[Home] [Installation Information] [Docker Install] [Kubernetes Install] [Configuration Parameters] [Network Control via Ansible] [Operations] [Debuggging][QOS]

Debugging SiteRM Issues

If you encounter failures or issues with SiteRM, this guide provides debugging steps and potential fixes.

SiteRM Frontend

SiteRM provides a few ways to monitor your endpoints. Each SiteRM Frontend runs Frontend Web UI. You can identify Web UI URL from Git configuration, for example, here is for Caltech: FE-Config.yaml.

To access SiteRM Frontend, you need to have your Certificate DN Whitelisted or OIDC Authentication Service credentials.

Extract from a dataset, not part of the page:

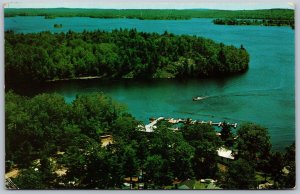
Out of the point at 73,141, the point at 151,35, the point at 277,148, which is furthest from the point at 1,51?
the point at 277,148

  • (This is currently default) In case of certificate, access permissions are controlled in Github repository for FE: Fe-Auth.yaml
  • In case of OIDC, please contact your OIDC Issuer and administrator to create you an account or provide permissions.

Alt text

SiteRM Frontend Web UI provides a way to monitor Site in real-time, track it’s status, connectivity, health of overall system at any given site. Key features:

  • Topology - Displays the current network topology, that includes all known switches, servers, enabled pors, WAN connections.
  • Frontend Configuration - Displays current runtime configuration for Frontend and any registered agents. In case of config update, or node removal, this page provides a way to reload configuration (force SiteRM to read new configuration from Github) or delete host.
  • ServiceStates - Show information about each Service running at the site and it’s status.
  • Models - View and show latest site Models in MRML, Turtle, Json-ld format. This is a format that represents Sites topology back to SENSE Orchestrator.
  • Deltas - View and track state of all Deltas. Deltas are the submission by SENSE Orchestrator to make changes at the Site, e.g. Create vlan, remove vlan, set ip, etc…
  • Active Requests - Shows SENSE Active requests in Json format.
  • Debugging tools - Allow to request new debug action, like Ping, Traceroute, Arp, Ethr, FDT, Iperf3 tests.
  • Change Active Start/End - Allows to change SENSE Active resource request start/end time. Useful if need to drain site and or some resources were not deleted correctly.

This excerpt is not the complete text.